The Forbidden Church
By Fin Sheridan
Every day, in the CBN Europe offices, we have a devotional slot. Just before lunch, each team gathers to pray, read the Bible and grow together. Last week, Milly, our Superbook team leader led us through a time of prayer for the persecuted church.
Open Doors, a UK charity that focuses on serving and supporting persecuted Christians around the world, provide an annual report called “The World Watch List” which details the top 50 most dangerous places to be a Christian. The survey “measures the degree of freedom Christians have to live out their faith in five spheres of life – private, family, community, national and church life – plus a sixth sphere measuring levels of violence.”

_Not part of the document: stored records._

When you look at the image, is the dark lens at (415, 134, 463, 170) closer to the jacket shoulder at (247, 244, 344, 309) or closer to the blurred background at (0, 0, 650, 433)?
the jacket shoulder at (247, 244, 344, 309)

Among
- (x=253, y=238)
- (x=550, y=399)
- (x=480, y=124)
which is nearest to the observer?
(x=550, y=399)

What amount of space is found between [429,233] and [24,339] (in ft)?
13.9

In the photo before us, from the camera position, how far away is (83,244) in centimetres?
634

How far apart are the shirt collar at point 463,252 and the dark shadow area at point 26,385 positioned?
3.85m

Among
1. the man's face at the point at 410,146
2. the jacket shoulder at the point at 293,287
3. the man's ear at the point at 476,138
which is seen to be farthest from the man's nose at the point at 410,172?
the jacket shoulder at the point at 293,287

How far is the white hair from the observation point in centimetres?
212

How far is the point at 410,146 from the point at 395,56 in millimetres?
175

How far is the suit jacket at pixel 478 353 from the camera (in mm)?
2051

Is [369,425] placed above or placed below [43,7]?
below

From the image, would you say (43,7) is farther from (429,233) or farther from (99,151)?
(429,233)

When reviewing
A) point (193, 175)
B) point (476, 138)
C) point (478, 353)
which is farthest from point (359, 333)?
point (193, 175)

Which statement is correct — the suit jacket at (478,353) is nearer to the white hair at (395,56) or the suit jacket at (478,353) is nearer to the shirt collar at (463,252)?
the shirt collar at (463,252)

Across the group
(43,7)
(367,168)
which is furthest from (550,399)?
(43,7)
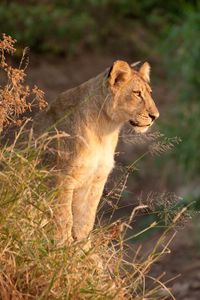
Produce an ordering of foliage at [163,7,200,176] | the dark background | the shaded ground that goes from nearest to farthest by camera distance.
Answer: the shaded ground → foliage at [163,7,200,176] → the dark background

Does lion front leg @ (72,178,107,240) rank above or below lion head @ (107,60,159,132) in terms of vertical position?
below

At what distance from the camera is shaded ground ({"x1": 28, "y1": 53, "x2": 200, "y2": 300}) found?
772 centimetres

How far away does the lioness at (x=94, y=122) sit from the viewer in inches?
262

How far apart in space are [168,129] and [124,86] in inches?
183

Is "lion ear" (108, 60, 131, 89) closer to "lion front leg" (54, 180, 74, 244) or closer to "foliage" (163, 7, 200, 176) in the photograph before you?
"lion front leg" (54, 180, 74, 244)

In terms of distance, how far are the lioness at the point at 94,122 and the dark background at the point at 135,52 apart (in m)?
4.28

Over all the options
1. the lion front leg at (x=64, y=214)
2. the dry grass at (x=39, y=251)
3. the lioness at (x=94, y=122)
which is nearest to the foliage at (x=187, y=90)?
the lioness at (x=94, y=122)

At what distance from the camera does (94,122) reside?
22.4 ft

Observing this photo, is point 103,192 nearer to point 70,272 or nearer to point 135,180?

The methodology provides ‘persecution points’ for each sphere. As a result of the WWL process, each country gets a specific final score and is ranked accordingly.
“It’s all very well saying that we’d die for God – I wonder if we’ll be brave enough to live for him?”

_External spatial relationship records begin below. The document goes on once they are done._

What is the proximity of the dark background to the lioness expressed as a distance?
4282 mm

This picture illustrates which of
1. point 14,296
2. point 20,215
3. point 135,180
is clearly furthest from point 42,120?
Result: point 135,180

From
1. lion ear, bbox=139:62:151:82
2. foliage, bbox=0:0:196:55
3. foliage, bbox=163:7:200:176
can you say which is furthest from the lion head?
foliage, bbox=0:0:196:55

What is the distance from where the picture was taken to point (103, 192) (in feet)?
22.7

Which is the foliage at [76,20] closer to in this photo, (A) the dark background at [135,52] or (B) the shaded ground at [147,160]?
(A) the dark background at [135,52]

In our devotional time, we each took it in terms to pray for a particular country. As we read through the list of each place, and the penalties for being a follower of Jesus, it was humbling to imagine what it must be like to be there. To watch family members be arrested and tortured, to risk everything, just for being a Christian.
I like to think that, if I was threatened for my faith, I wouldn’t deny God. Just as they taught us in Sunday School, I’d be brave like Daniel or Joseph. And yet, as we prayed for people unwilling to deny Jesus, I felt the conviction of someone who is reluctant and sometimes embarrassed to talk him.
I get nervous. I miss opportunities. I don’t think I’m alone in this, so the question that I think we have to ask ourselves is this: It’s all very well saying that we’d die for God – I wonder if we’ll be brave enough to live for him?